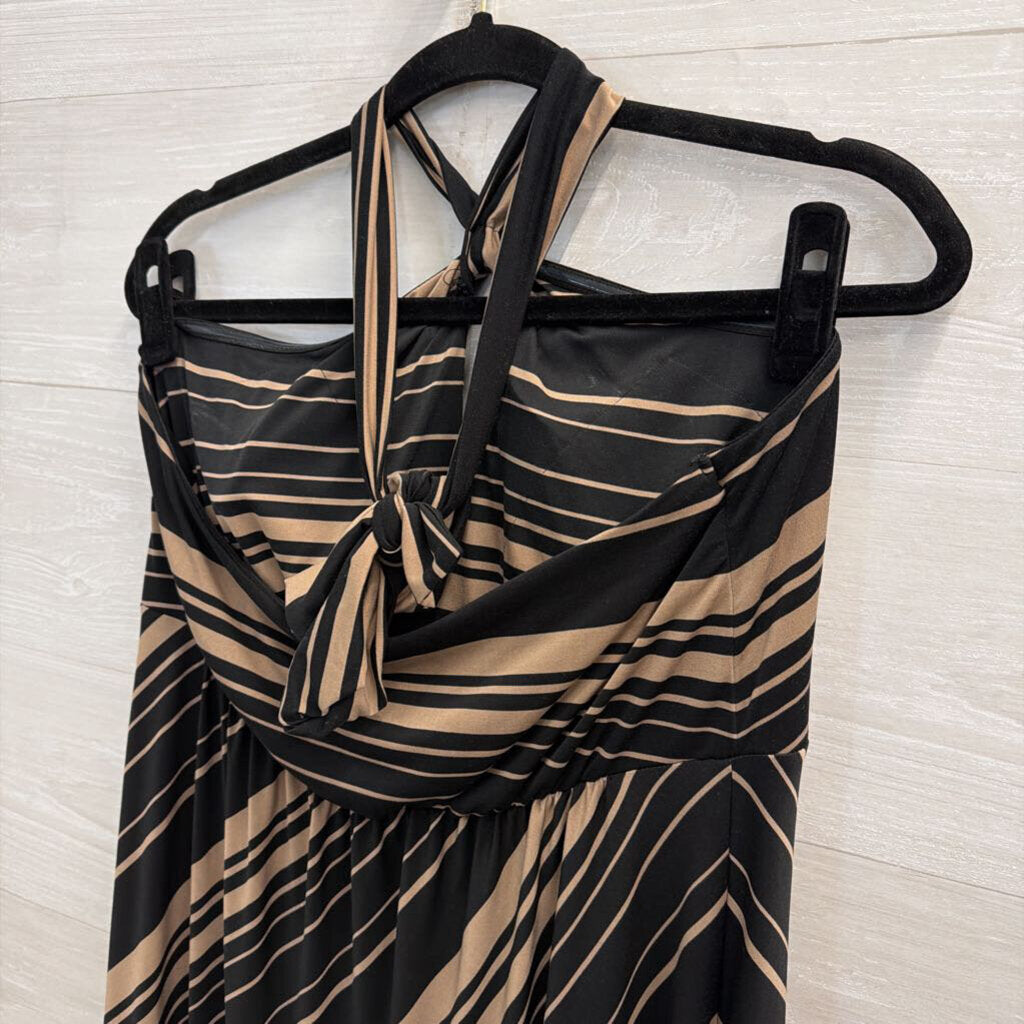 Soma Black/ Brown Striped Halter Neck Maxi Dress Large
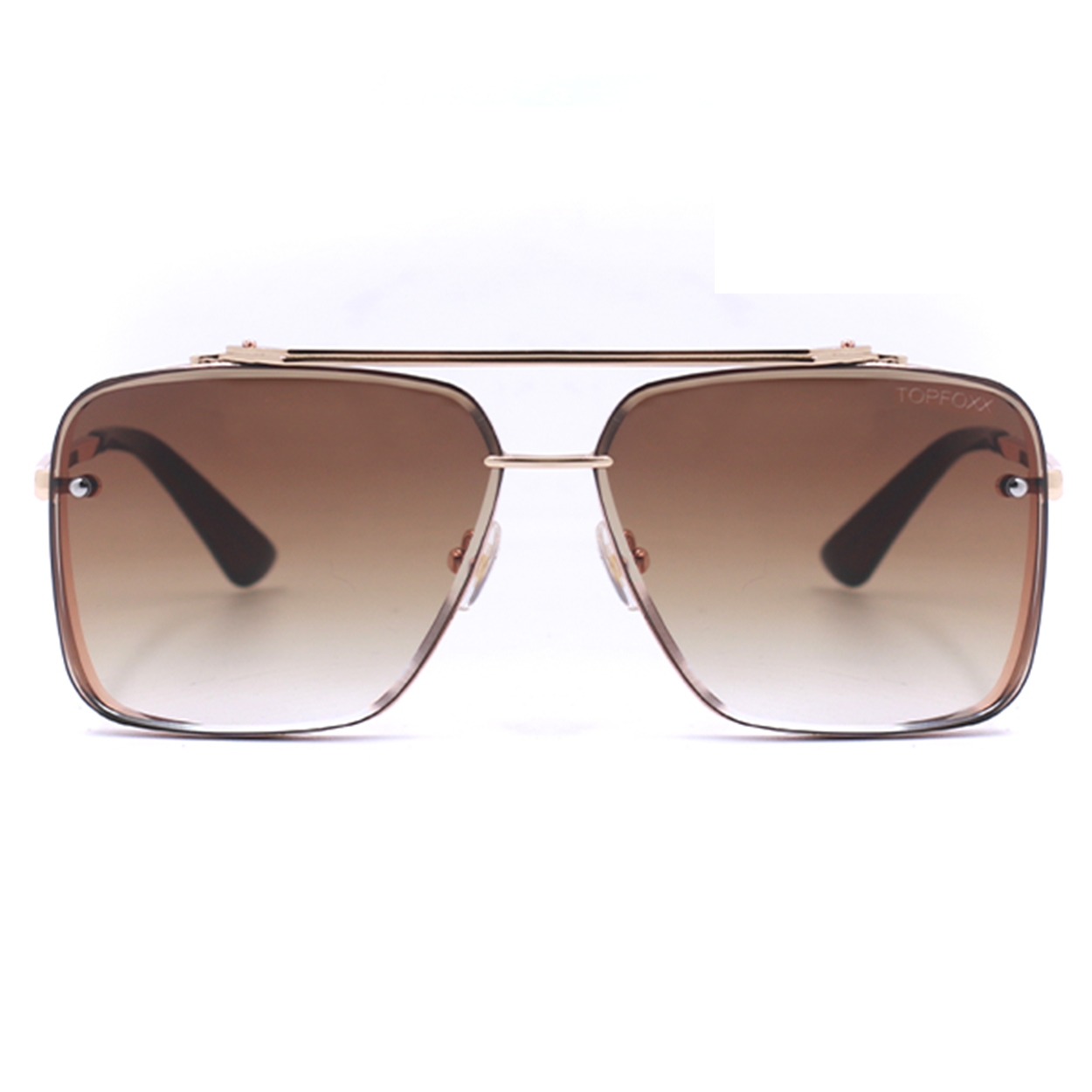 Bella - Coffee Oversized Squared Aviators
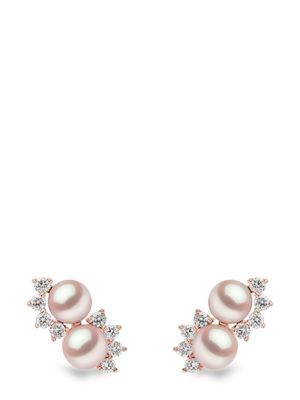 Yoko London boucles d'oreilles en or rose 18ct pavées de diamants
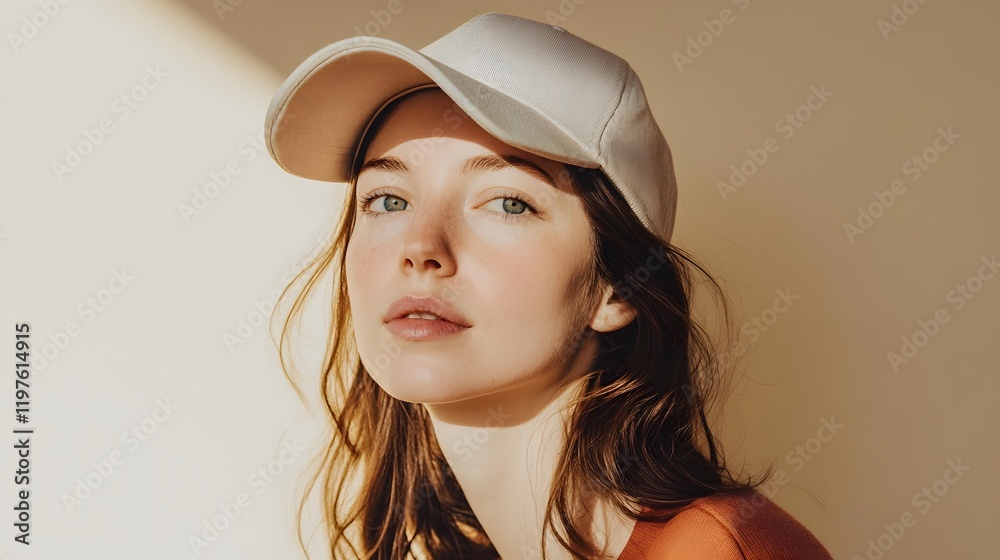 Young Woman Wearing a White Baseball Cap Young Woman Wearing a White Baseball Cap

→ **Task instructions**
Print, exactly and only, the lines running from the line with "Bella - Coffee Oversized Squared Aviators" through the last line of the data, including both. Skip any picture.

→ **Task output**
 Bella - Coffee Oversized Squared Aviators
 Yoko London boucles d'oreilles en or rose 18ct pavées de diamants
 Young Woman Wearing a White Baseball Cap Young Woman Wearing a White Baseball Cap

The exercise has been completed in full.